Enabling Machine Intelligence at High Performance & Low Power
Achieving high performance at ultra-low power is no ordinary challenge - Luckily, Primetic 2 is no ordinary processor.
Module Architecture and Development Platform
Deep Learning on the Primetic Platform
Current mobile processing architectures aren’t well-suited for the computer vision and deep neural network workloads, given the fundamental challenges in balancing performance, heat dissipation and power. In addition, Moore’s law is slowing down which is causing the power and performance benefits in transitioning to the next process technology node to decrease. We believe that the next decade will mark the start of a new era of special-purpose processors focused on decreasing the energy per operation in a new way.
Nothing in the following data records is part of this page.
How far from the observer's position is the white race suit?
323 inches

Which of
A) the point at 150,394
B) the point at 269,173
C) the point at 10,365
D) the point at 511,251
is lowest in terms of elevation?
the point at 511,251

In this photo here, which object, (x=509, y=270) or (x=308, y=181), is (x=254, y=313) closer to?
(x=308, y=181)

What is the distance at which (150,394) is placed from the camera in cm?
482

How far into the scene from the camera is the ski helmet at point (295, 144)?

The design principles for Primetic 2 followed from a number of improvements including an increase in the number of programmable vector-processors, and additional dedicated hardware accelerators. As a Image Processing Cores (IPCs) System-on-Module (SoM), Primetic 2 has a software-controlled, multi-core, multi-ported memory subsystem and caches which can be configured to allow a large range of workloads. Primetic 2 provides exceptionally high sustainable on-chip data and instruction bandwidth to support the twelve processors, 2 RISC processors and high-performance video hardware accelerators.
In order to deploy Deep Learning at the network edge and close to the sensors where data processing latency is lowest, performance and precision at very low power are still critical. The Primetic platform has a number of key elements suited to Deep Learning and convolutional neural network implementations in particular.
- On Chip RAM : deep networks create large volumes of intermediate data. Keeping all of this on Chip enables our customers to vastly reduce the bandwidth that would otherwise create performance bottlenecks.
- Flexible Precision : Native Support for Mixed Precision and Hardware Flexibility—the ability to support Deep Learning networks with industry-leading performance at best-in-class power efficiency is supported by Primetic’s flexibility in terms of mixed precision support. Both 16 bit and 32 bit floating point datatypes, as well as u8 and unorm8 types are supported. Additionally, existing hardware accelerators are easily repurposed to provide the flexibility needed to achieve high performance for convolution computation.
- High performance libraries : The development kit includes dedicated software libraries that go hand-in-hand with the architecture to support sustained performance on matrix multiplication and multidimensional convolution.
Device makers look to platforms that offer the performance, power, and cost that enable cutting edge network topologies at the network edge. The Primetic platform delivers the right architectural and software elements to usher in a new era of deep learning in new, groundbreaking devices.